Benefits of a Traditional IRA. When you contribute money to a Traditional IRA you’ll typically receive a tax deduction, dollar for dollar, up to the amount you contributed. For example, if you earn $50,000 and contribute the $5,500 maximum to your Traditional IRA, when you file your taxes the deduction will make it so you only pay taxes on $44,500 of your income. Therefore, the money you contributed to the IRA hasn’t been taxed yet. The key word here is “yet”, instead the IRS will collect their taxes later. When you take distributions from the account, after reaching age 59½, you will owe income taxes on every penny you withdraw, both contributions and growth.

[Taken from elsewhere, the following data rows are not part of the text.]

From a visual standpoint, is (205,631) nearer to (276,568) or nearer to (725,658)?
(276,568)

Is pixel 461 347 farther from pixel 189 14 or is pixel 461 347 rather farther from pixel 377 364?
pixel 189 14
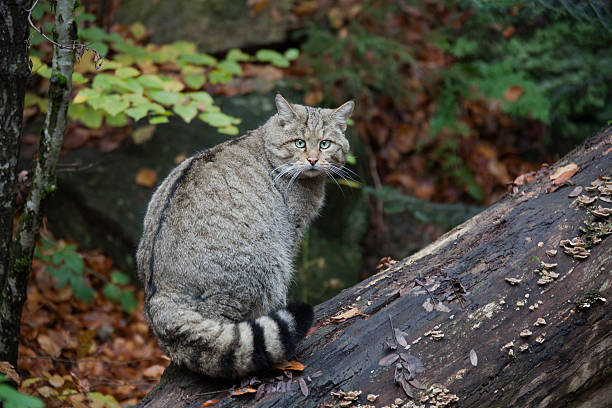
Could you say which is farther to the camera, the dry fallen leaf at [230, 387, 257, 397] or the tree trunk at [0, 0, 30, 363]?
the tree trunk at [0, 0, 30, 363]

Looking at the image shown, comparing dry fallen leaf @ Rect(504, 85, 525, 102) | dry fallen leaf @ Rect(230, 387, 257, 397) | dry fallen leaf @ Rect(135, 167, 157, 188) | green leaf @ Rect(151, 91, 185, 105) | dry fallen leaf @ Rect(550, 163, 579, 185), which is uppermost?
green leaf @ Rect(151, 91, 185, 105)

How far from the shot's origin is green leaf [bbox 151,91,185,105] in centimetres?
404

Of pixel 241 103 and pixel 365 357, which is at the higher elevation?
pixel 241 103

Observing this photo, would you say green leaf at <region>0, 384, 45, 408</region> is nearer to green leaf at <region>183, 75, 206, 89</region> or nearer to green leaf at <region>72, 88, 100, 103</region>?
green leaf at <region>72, 88, 100, 103</region>

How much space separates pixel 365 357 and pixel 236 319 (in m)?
0.85

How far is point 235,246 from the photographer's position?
130 inches

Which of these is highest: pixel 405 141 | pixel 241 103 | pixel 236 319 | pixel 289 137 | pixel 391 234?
pixel 241 103

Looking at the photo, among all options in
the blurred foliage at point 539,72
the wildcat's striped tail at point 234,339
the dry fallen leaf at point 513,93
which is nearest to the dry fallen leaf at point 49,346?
the wildcat's striped tail at point 234,339

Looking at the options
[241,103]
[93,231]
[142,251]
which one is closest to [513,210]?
[142,251]

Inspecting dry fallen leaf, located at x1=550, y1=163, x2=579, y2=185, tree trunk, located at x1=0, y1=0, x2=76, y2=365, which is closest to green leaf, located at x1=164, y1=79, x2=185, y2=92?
tree trunk, located at x1=0, y1=0, x2=76, y2=365

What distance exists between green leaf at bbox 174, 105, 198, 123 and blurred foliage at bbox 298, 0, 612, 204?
9.55 ft

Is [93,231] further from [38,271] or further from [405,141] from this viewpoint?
[405,141]

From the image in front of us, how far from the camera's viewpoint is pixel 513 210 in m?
3.43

Benefits of a Roth IRA. In terms of taxes, the Roth IRA is the complete opposite of the Traditional IRA. Reason being you get the tax benefit when you take money out, not when you put it in. Using the same example, if you earn $50,000 and contribute the $5,500 maximum to your Roth IRA, you still pay income tax on the full $50,000 you earned that year. Therefore, the money you contribute to a Roth IRA has already been taxed. But when you take distributions after age 59½, you pay nothing in taxes. Roth accounts are the only type of retirement savings that allow you to withdraw both contributions and growth tax free!
There are some restrictions to keep in mind. Earlier we mentioned you must have earned income to make contributions to an IRA, the only exception is if you’re making contributions for a spouse or minor children. That said, if you earn too much income, the IRS may disqualify you from making direct Roth IRA contributions or being able to deduct Traditional IRA contributions. These income thresholds change over time and you can see the most current numbers posted on the IRS website here.
Which is better, the Traditional or Roth IRA? The answer to that question depends on your personal situation, clearly there are great benefits to both. Ideally, you’ll want to do your best to balance both of these tax benefits.
If you earn a fair amount of income and don’t have many deductions the Traditional IRA may be best. That’s because getting a tax deduction in the current year will keep more money in your pocket and you’ll pay less income tax. But if you have a longer time until you retire or aren’t concerned with current taxes, you may benefit more from the Roth IRA. Having retirement investments grow with compounding interest and not paying taxes when you withdraw funds is definitely compelling.
The good news is, no matter which you choose you’ve made a great decision because saving for retirement is always a good thing!